Workstation clients To support BEA TUXEDO workstation clients, set required environment variables, configure a workstation listener, and modify the machine configuration.
Queued messages Create an application queue space and modify the configuration file to support queued messages.

Note: This guide provides instructions for all the tasks shown in this table, except installation. For installation instructions, see BEA TUXEDO Installation Guide.

The Operational Phase

During this phase, you must do the following tasks.

Start up Boot your application.
Monitor Log the activities, problems, and performance of your application and analyze the results regularly.
Troubleshoot Identify and resolve problems as they occur.

Depending on your application, you may also have to do the following:

Tune Use techniques such as load balancing and prioritizing to maximize the performance of your application.
Migrate Reassign primary responsibility for your application from your original MASTER machine to an alternate (BACKUP) machine when problems occur on the MASTER.
Dynamically modify Change system parameters and the menu of services offered, when necessary, to meet the evolving needs of your customers.
Dynamically reconfigure Redefine your application to reflect the addition of a component, such as a new machine or server.

Roadmap for Your Responsibilities

At the beginning of this chapter, we summarized your job responsibilities in two phases.
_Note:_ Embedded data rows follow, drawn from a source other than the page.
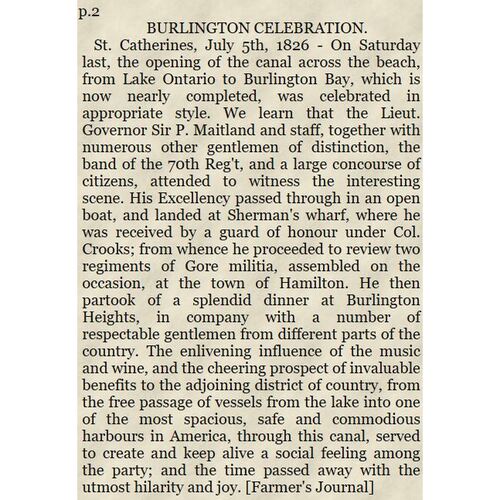 p.2

BURLINGTON CELEBRATION.

St. Catherines, July 5th, 1826 - On Saturday last, the opening of the canal across the beach, from Lake Ontario to Burlington Bay, which is now nearly completed, was celebrated in appropriate style. We learn that the Lieut. Governor Sir P. Maitland and staff, together with numerous other gentlemen of distinction, the band of the 70th Reg't, and a large concourse of citizens, attended to witness the interesting scene. His Excellency passed through in an open boat, and landed at Sherman's wharf, where he was received by a guard of honour under Col. Crooks; from whence he proceeded to review two regiments of Gore militia, assembled on the occasion, at the town of Hamilton. He then partook of a splendid dinner at Burlington Heights, in company with a number of respectable gentlemen from different parts of the country. The enlivening influence of the music and wine, and the cheering prospect of invaluable benefits to the adjoining district of country, from the free passage of vessels from the lake into one of the most spacious, safe and commodious harbours in America, through this canal, served to create and keep alive a social feeling among the party; and the time passed away with the utmost hilarity and joy. [Farmer's Journal]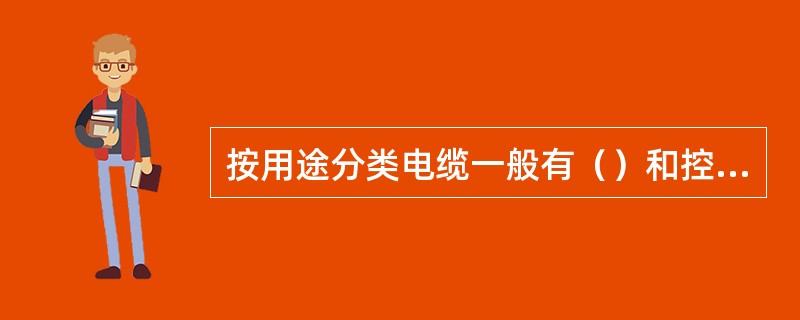 按用途分类电缆一般有（）和控...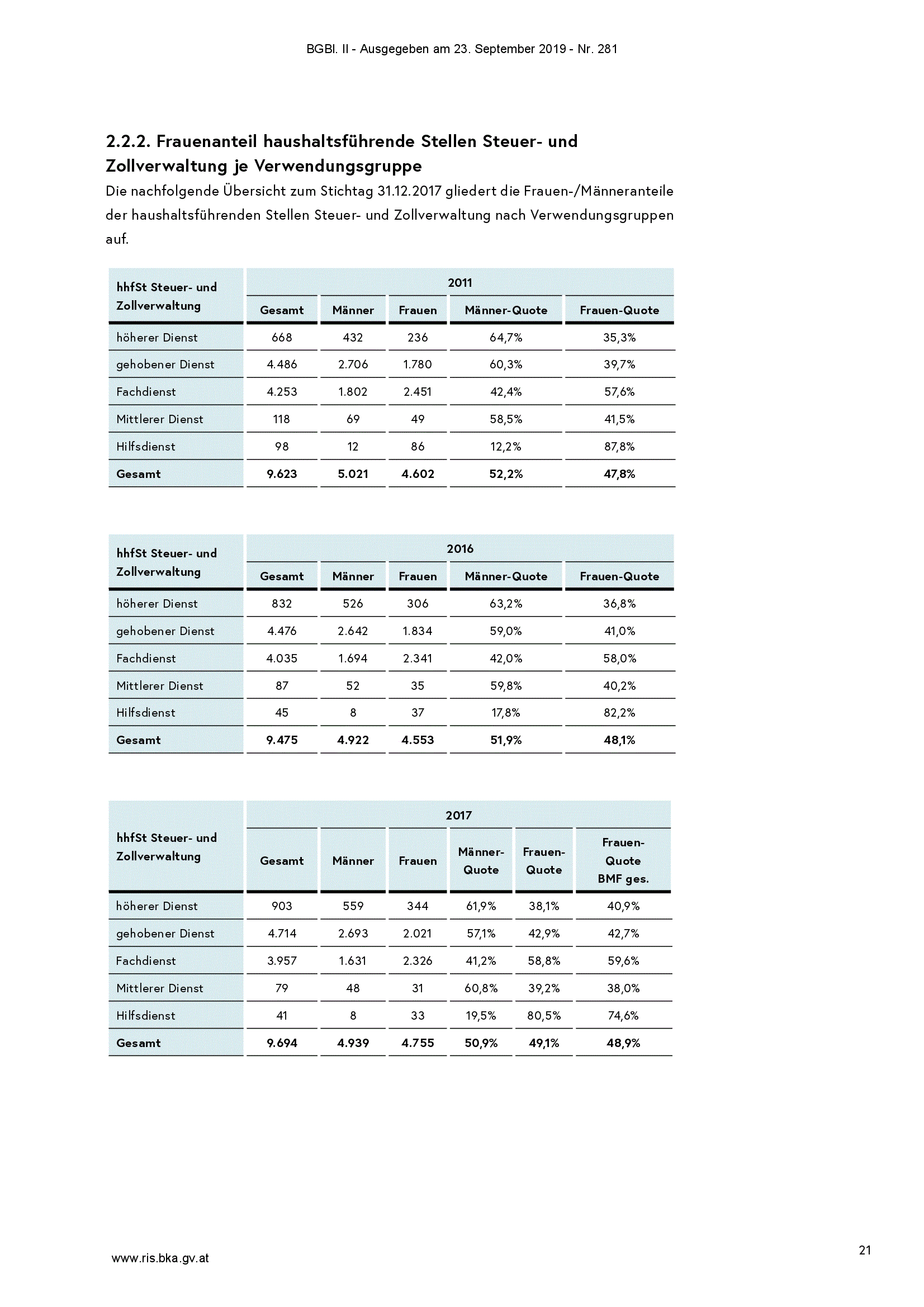 BGBl. II - Ausgegeben am 23. September 2019 - Nr. 281

2.2.2. Frauenanteil haushaltsführende Stellen Steuer- und Zollverwaltung je Verwendungsgruppe

Die nachfolgende Übersicht zum Stichtag 31.12.2017 gliedert die Frauen-/Männeranteile der haushaltsführenden Stellen Steuer- und Zollverwaltung nach Verwendungsgruppen auf.

| hhfSt Steuer- und Zollverwaltung | 2011 | | | | |
|---|---|---|---|---|---|
| | Gesamt | Männer | Frauen | Männer-Quote | Frauen-Quote |
| höherer Dienst | 668 | 432 | 236 | 64,7% | 35,3% |
| gehobener Dienst | 4.486 | 2.706 | 1.780 | 60,3% | 39,7% |
| Fachdienst | 4.253 | 1.802 | 2.451 | 42,4% | 57,6% |
| Mittlerer Dienst | 118 | 69 | 49 | 58,5% | 41,5% |
| Hilfsdienst | 98 | 12 | 86 | 12,2% | 87,8% |
| Gesamt | 9.623 | 5.021 | 4.602 | 52,2% | 47,8% |

| hhfSt Steuer- und Zollverwaltung | 2016 | | | | |
|---|---|---|---|---|---|
| | Gesamt | Männer | Frauen | Männer-Quote | Frauen-Quote |
| höherer Dienst | 832 | 526 | 306 | 63,2% | 36,8% |
| gehobener Dienst | 4.476 | 2.642 | 1.834 | 59,0% | 41,0% |
| Fachdienst | 4.035 | 1.694 | 2.341 | 42,0% | 58,0% |
| Mittlerer Dienst | 87 | 52 | 35 | 59,8% | 40,2% |
| Hilfsdienst | 45 | 8 | 37 | 17,8% | 82,2% |
| Gesamt | 9.475 | 4.922 | 4.553 | 51,9% | 48,1% |

| hhfSt Steuer- und Zollverwaltung | 2017 | | | | | |
|---|---|---|---|---|---|---|
| | Gesamt | Männer | Frauen | Männer-Quote | Frauen-Quote | Frauen-Quote BMF ges. |
| höherer Dienst | 903 | 559 | 344 | 61,9% | 38,1% | 40,9% |
| gehobener Dienst | 4.714 | 2.693 | 2.021 | 57,1% | 42,9% | 42,7% |
| Fachdienst | 3.957 | 1.631 | 2.326 | 41,2% | 58,8% | 59,6% |
| Mittlerer Dienst | 79 | 48 | 31 | 60,8% | 39,2% | 38,0% |
| Hilfsdienst | 41 | 8 | 33 | 19,5% | 80,5% | 74,6% |
| Gesamt | 9.694 | 4.939 | 4.755 | 50,9% | 49,1% | 48,9% |

www.ris.bka.gv.at

21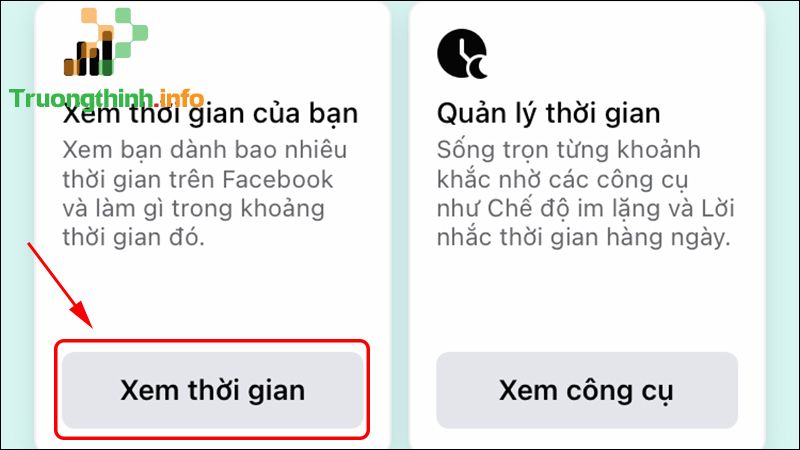 Truongthinh.info

Xem thời gian của bạn
Xem bạn dành bao nhiêu thời gian trên Facebook và làm gì trong khoảng thời gian đó.

Xem thời gian

Quản lý thời gian
Sống trọn từng khoảnh khắc nhờ các công cụ như Chế độ im lặng và Lời nhắc thời gian hàng ngày.

Xem công cụ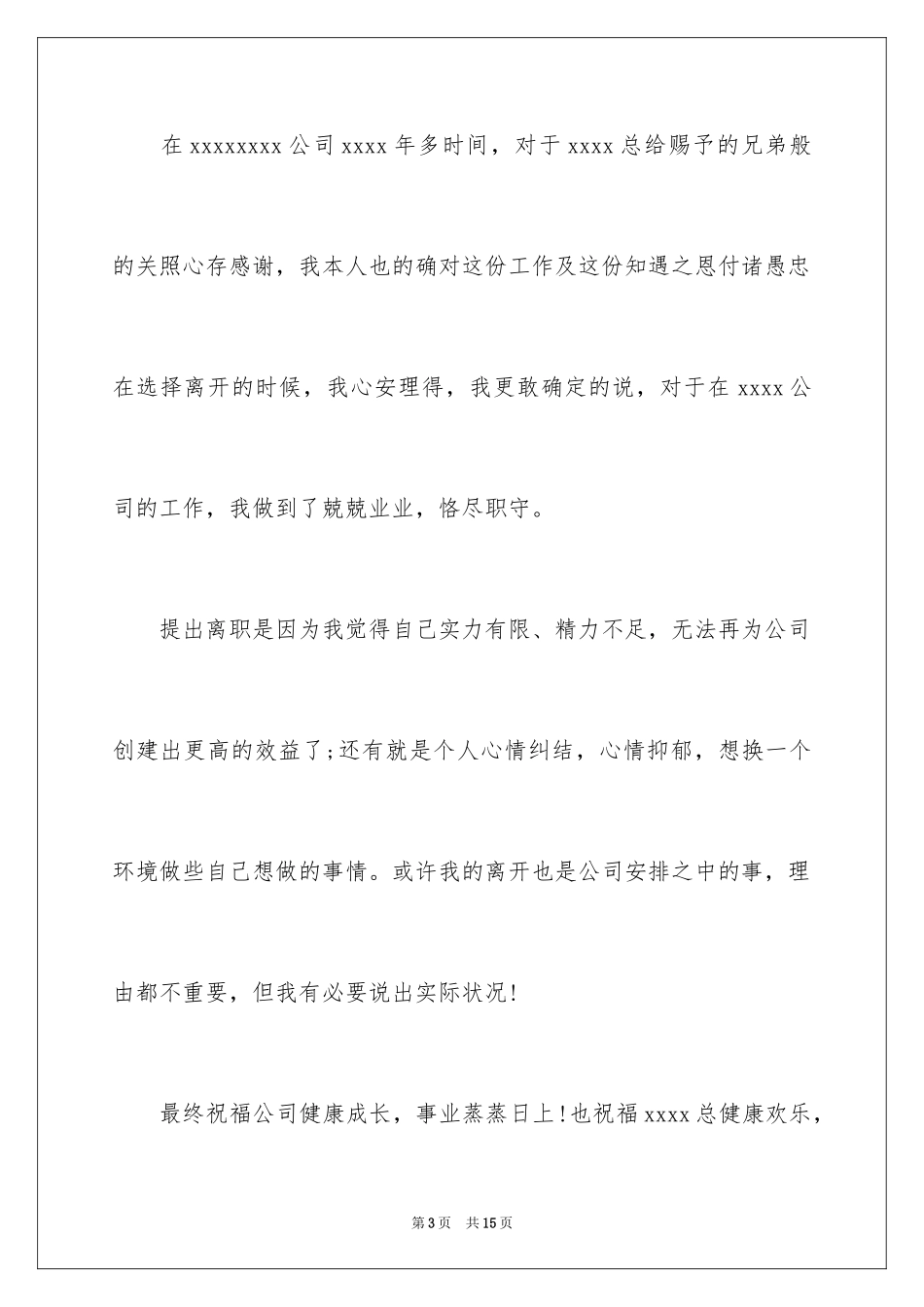 在 xxxxxxxx 公司 xxxx 年多时间，对于 xxxx 总给赐予的兄弟般的关照心存感谢，我本人也的确对这份工作及这份知遇之恩付诸愚忠在选择离开的时候，我心安理得，我更敢确定的说，对于在 xxxx 公司的工作，我做到了兢兢业业，恪尽职守。

提出离职是因为我觉得自己实力有限、精力不足，无法再为公司创建出更高的效益了;还有就是个人心情纠结，心情抑郁，想换一个环境做些自己想做的事情。或许我的离开也是公司安排之中的事，理由都不重要，但我有必要说出实际状况!

最终祝福公司健康成长，事业蒸蒸日上!也祝福 xxxx 总健康欢乐，

第 3 页　共 15 页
For software descriptions and procedures that help you perform your work, refer to the appropriate documentation, as follows:

If you are administering a BEA TUXEDO system, the following chapters are very important:

Planning Your Configuration

As an administrator, you need to work with your system designers and application designers to understand how the administrative configuration of your application can support the requirements for it. In addition, you need to know the requirements of your customer: the business unit using the new software.

Before you can start configuring your system, you need answers to questions about the design of your application and about the server applications developed from that design, as defined in the following section.

Questions About the Design

The following questions may help you start the planning process:

How many machines will be used?

Will client applications reside on machines that are remote from the server applications?

Which services will your BEA TUXEDO application offer?

What resource managers will the application use and where will they be located?

What "open" strings will the resource managers need?

What setup information will be needed for an RDBMS?

Will transactions be distributed?

What buffer types will be used?

Will data be distributed across machines?

To which external domains will the application export services? From which external domains will the application import services?

Will data-dependent routing be used?

What are the reliability requirements? Will redundant listener and handler ports be needed? Will replicated server applications be needed?

Questions About Server Applications

The following questions may help you focus on the issues related to your server application that need to be resolved in your plan:

What are the names of the BEA TUXEDO services?

Are there any conversational services?

What resource managers do they access?

What buffer types do they use?

As you start putting together a configuration plan, you will discover more questions to which you need answers.